** Start of Provided material **

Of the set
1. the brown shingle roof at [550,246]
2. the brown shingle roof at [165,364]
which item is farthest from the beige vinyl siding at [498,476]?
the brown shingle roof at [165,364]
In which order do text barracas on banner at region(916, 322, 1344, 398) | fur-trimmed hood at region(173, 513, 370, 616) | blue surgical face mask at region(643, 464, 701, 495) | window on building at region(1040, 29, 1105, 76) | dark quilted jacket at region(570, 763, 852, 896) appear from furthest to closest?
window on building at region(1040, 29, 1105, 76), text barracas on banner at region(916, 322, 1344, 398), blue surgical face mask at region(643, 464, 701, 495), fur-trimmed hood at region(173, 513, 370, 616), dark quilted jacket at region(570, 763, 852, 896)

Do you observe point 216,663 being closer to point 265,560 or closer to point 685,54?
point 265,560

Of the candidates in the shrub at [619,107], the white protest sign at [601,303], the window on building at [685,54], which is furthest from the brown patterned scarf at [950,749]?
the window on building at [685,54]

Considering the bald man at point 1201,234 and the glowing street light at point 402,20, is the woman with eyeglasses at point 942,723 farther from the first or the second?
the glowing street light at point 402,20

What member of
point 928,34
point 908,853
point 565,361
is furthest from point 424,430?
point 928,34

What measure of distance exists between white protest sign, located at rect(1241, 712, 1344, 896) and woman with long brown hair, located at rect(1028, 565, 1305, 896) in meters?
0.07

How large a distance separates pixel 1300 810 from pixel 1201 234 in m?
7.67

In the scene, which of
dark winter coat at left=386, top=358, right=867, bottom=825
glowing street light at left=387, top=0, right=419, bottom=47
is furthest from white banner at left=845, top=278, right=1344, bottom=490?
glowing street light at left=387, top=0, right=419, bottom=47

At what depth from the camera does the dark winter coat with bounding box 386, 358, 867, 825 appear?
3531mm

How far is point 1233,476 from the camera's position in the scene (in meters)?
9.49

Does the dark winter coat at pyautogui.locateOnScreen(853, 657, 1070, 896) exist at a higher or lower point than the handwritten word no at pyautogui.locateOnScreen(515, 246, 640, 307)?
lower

** End of Provided material **

▸ Given problem:
Repeat the stretch of the records from the line containing "In which order" through the line containing "window on building at region(1040, 29, 1105, 76), text", word for word.

▸ Final result:
In which order do text barracas on banner at region(916, 322, 1344, 398) | fur-trimmed hood at region(173, 513, 370, 616) | blue surgical face mask at region(643, 464, 701, 495) | window on building at region(1040, 29, 1105, 76) | dark quilted jacket at region(570, 763, 852, 896) appear from furthest to closest?
window on building at region(1040, 29, 1105, 76), text barracas on banner at region(916, 322, 1344, 398), blue surgical face mask at region(643, 464, 701, 495), fur-trimmed hood at region(173, 513, 370, 616), dark quilted jacket at region(570, 763, 852, 896)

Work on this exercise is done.